Но где бы ни находил я живое, везде слышал я и речь о послушании. Все живое есть нечто повинующееся.

И вот второе: тому повелевают, кто не может повиноваться самому себе. Таково свойство всего живого.

Но вот третье, что я слышал: повелевать труднее, чем повиноваться. И не потому только, что повелевающий несет бремя всех повинующихся и что легко может это бремя раздавить его.

Попыткой и дерзновением казалось мне всякое повелевание, и, повелевая, живущий всегда рискует самим собою.

И даже когда он повелевает самому себе – он должен еще искупить свое повеление. Своего собственного закона должен он стать судьей, и мстителем, и жертвой.

Согласно Ницше, повелевать (приказывать) – значит преодолевать самого себя.

Но как же происходит это? – так спрашивал я себя. Что побуждает все живое повиноваться и повелевать и, повелевая, быть еще повинующимся?

Слушайте же мое слово, вы, мудрейшие. Удостоверьтесь серьезно, проник ли я в сердце жизни и до самых корней ее сердца!

Везде, где находил я живое, находил я и волю к власти; и даже в воле служащего находил я волю быть господином.

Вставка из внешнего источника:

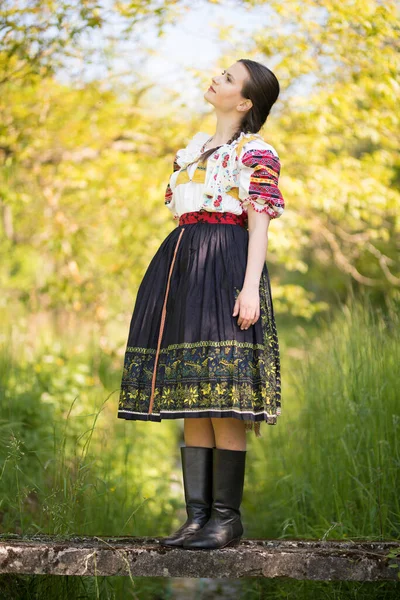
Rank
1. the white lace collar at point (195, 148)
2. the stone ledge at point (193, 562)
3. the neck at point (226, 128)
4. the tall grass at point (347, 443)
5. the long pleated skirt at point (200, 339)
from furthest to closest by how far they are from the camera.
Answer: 1. the tall grass at point (347, 443)
2. the neck at point (226, 128)
3. the white lace collar at point (195, 148)
4. the long pleated skirt at point (200, 339)
5. the stone ledge at point (193, 562)

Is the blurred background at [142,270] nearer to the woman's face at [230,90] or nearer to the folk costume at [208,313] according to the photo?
the folk costume at [208,313]

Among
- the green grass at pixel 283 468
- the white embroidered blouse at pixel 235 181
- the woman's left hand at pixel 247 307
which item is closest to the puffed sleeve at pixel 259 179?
the white embroidered blouse at pixel 235 181

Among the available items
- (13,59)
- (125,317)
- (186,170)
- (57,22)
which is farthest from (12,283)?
(186,170)

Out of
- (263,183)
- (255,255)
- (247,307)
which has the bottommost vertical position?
(247,307)

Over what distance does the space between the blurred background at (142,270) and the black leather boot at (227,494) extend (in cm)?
33

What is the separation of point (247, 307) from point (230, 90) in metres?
0.84

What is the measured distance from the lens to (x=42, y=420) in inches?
183

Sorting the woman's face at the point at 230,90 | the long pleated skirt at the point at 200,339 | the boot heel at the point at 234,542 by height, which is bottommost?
the boot heel at the point at 234,542

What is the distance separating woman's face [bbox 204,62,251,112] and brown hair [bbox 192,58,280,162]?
2 cm

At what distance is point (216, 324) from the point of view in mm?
2510

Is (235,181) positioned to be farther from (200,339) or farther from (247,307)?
(200,339)

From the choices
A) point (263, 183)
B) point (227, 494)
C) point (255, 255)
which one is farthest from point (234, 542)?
point (263, 183)

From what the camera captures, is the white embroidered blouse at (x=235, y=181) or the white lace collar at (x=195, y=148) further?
the white lace collar at (x=195, y=148)

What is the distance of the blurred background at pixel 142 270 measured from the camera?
3309 mm
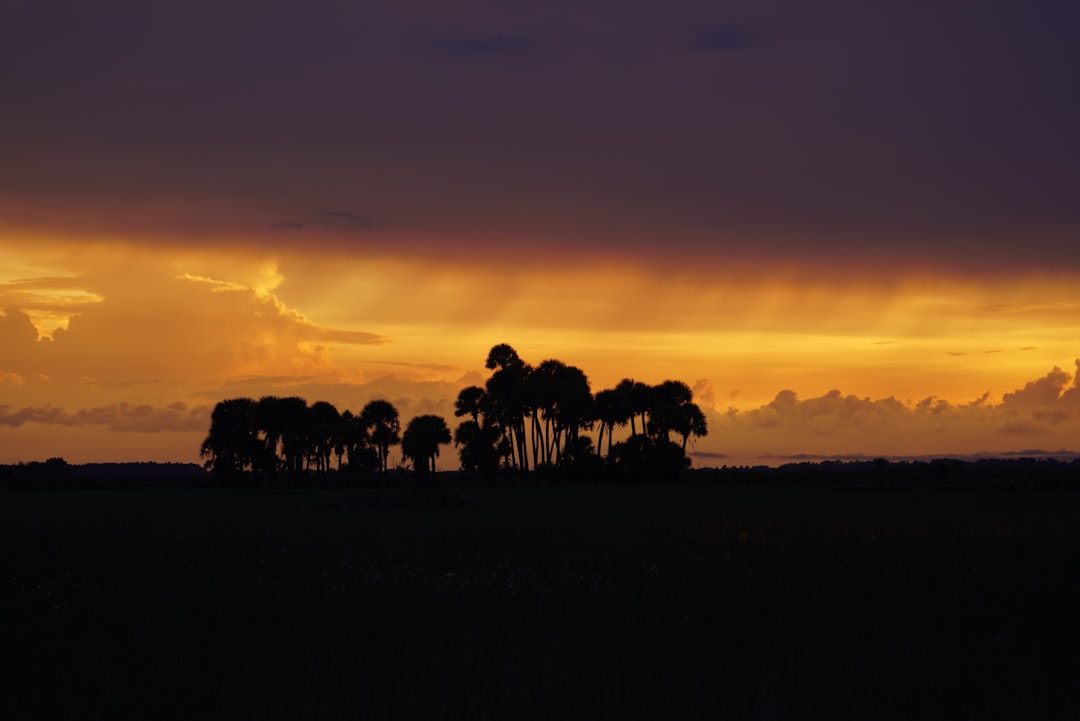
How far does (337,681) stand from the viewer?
466 inches

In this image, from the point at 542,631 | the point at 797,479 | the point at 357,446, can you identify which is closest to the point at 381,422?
the point at 357,446

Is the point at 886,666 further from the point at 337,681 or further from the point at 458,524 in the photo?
the point at 458,524

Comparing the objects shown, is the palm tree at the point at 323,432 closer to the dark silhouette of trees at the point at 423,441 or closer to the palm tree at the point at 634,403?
the dark silhouette of trees at the point at 423,441

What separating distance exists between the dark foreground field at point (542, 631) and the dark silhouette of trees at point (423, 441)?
144 meters

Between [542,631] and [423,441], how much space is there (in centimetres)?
15950

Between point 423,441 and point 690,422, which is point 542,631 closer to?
point 690,422

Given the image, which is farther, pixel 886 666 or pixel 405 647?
pixel 405 647

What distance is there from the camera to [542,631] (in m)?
14.9

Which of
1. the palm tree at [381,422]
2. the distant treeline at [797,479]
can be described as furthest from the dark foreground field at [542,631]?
the palm tree at [381,422]

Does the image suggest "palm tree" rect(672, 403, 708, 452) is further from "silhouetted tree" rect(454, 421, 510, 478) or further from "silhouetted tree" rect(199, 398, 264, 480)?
"silhouetted tree" rect(199, 398, 264, 480)

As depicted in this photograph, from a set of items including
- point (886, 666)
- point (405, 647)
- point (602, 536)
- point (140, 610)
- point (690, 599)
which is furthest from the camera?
point (602, 536)

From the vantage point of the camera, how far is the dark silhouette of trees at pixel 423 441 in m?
173

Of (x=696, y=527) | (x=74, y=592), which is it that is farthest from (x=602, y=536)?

Чтобы сильнейшему служил более слабый – к этому побуждает его воля его, которая хочет быть господином над еще более слабым: лишь без этой радости не может он обойтись.

И как меньший отдает себя большему, чтобы тот радовался и власть имел над меньшим, – так приносит себя в жертву и больший и из-за власти ставит на доску жизнь свою.

В том и жертва великого, чтобы было в нем дерзновение, и опасность, и игра в кости насмерть.